Document excerpt:
____________

Leave it to a Harvard student to find the most complicated way possible to escape a final exam. Sophomore psychology student Eldo Kim, 20, has admitted to the FBI that he faked the bomb threat Monday morning that led to the evacuation of several campus buildings ... in order to get out of his exam. Kim was arrested and held overnight on federal bomb hoax charges.

Around 8:30 Monday morning, Kim anonymously emailed two Harvard officials, campus police, and the student newspaper, the Harvard Crimson, to tell them that there were "shrapnel bombs" ready to go off soon in two of four buildings he mentioned.

Shrapnel bombs placed in science center, sever hall, emerson hall, thayer hall, 2/4," Kim allegedly wrote. "Guess correctly. Be quick for they will go off soon.” He later admitted to adding the qualifier 'shrapnel' to make the threat seem more dangerous. Like you do.

The four buildings the bombs were said to have been in were all evacuated shortly thereafter, postponing Harvard's 9 a.m. exams — including Kim's. He told investigators he knew his plan had succeeded when he heard the alarms go off. His threats drew officials from three U.S. federal agencies, including the Secret Service, and four police departments.

____________

Data listing:
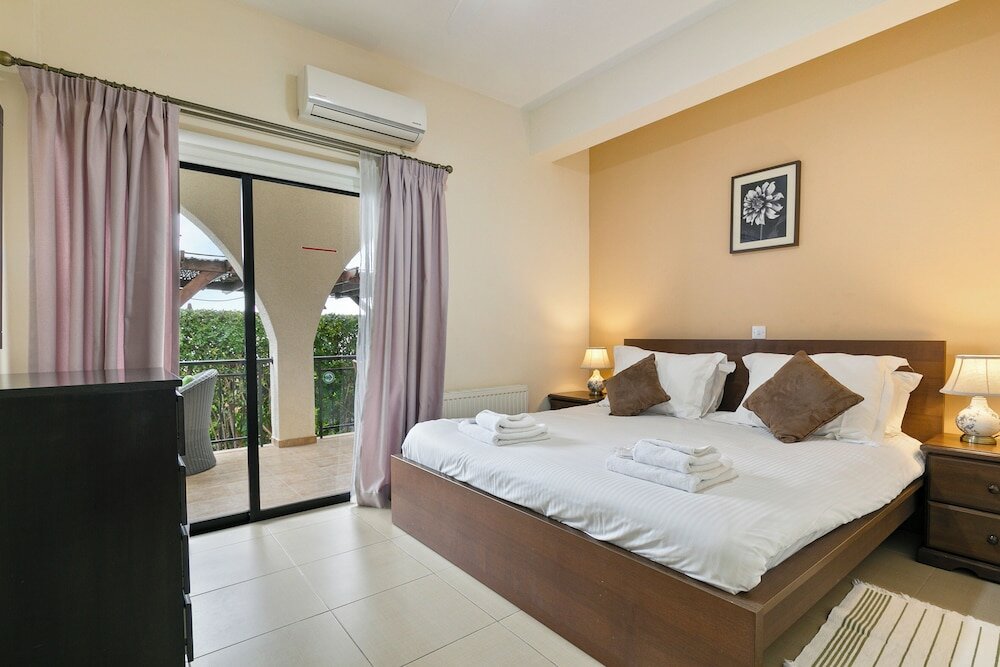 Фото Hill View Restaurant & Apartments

____________

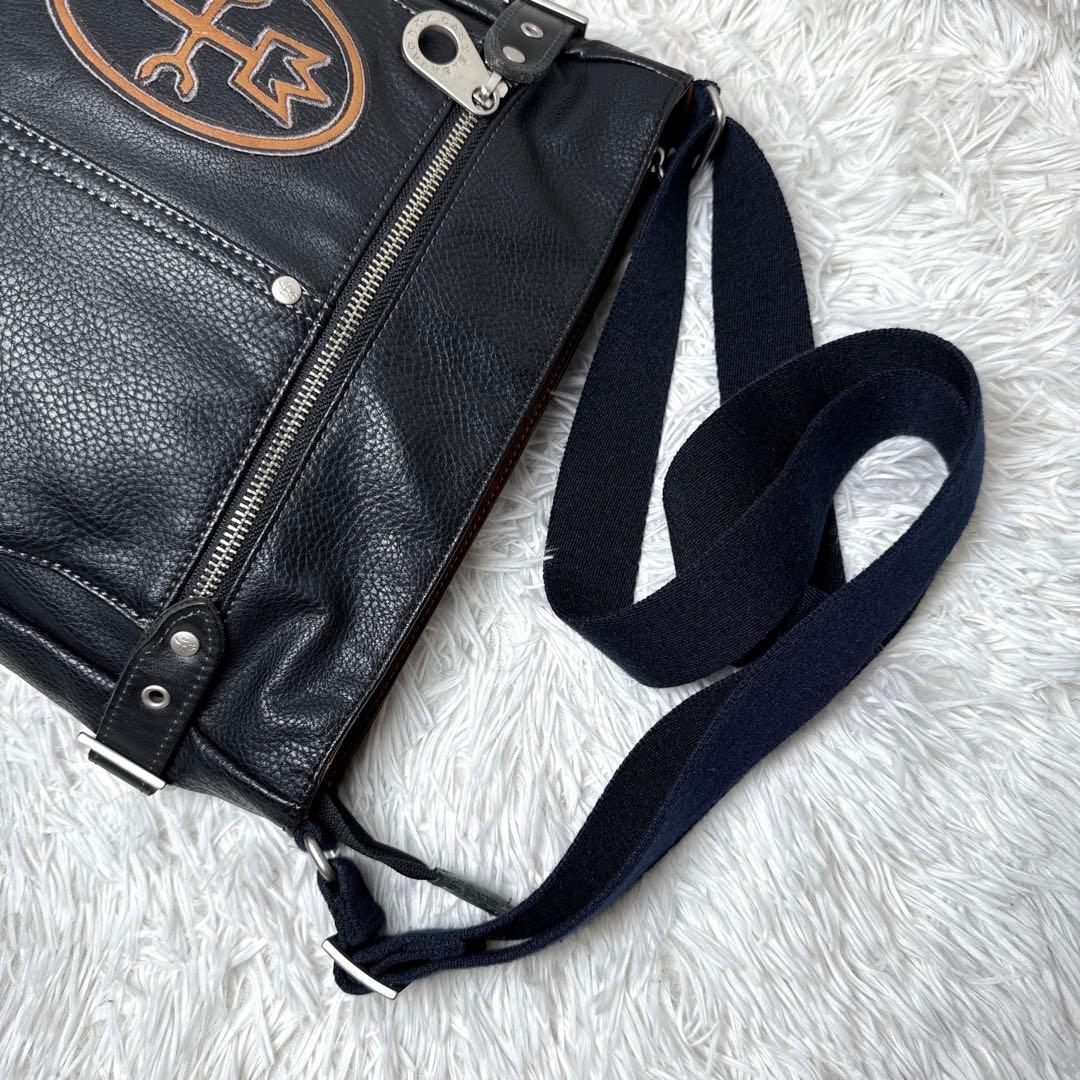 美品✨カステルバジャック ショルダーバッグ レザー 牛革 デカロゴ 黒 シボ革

____________

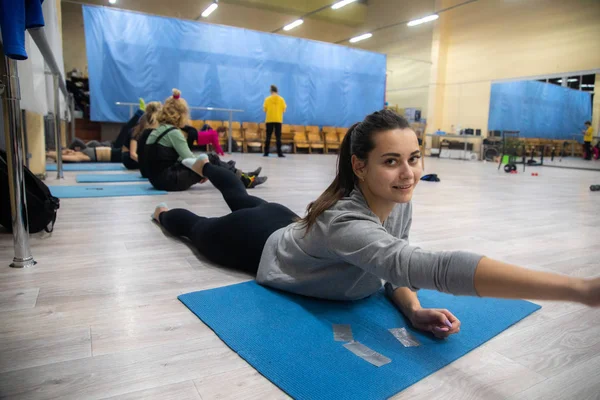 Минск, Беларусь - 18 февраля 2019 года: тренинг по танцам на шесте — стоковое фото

____________

Things to do:
a. In the Harvard bomb-hoax article, why did Kim add the word "shrapnel" to his threat?
b. Return the stretch of the Harvard bomb-hoax article from "Around 8:30 Monday" through "Like you do.", word for word.
You can leave the records aside.

Solved tasks:
a. He added it to make the threat seem more dangerous.

b.
Around 8:30 Monday morning, Kim anonymously emailed two Harvard officials, campus police, and the student newspaper, the Harvard Crimson, to tell them that there were "shrapnel bombs" ready to go off soon in two of four buildings he mentioned.

Shrapnel bombs placed in science center, sever hall, emerson hall, thayer hall, 2/4," Kim allegedly wrote. "Guess correctly. Be quick for they will go off soon.” He later admitted to adding the qualifier 'shrapnel' to make the threat seem more dangerous. Like you do.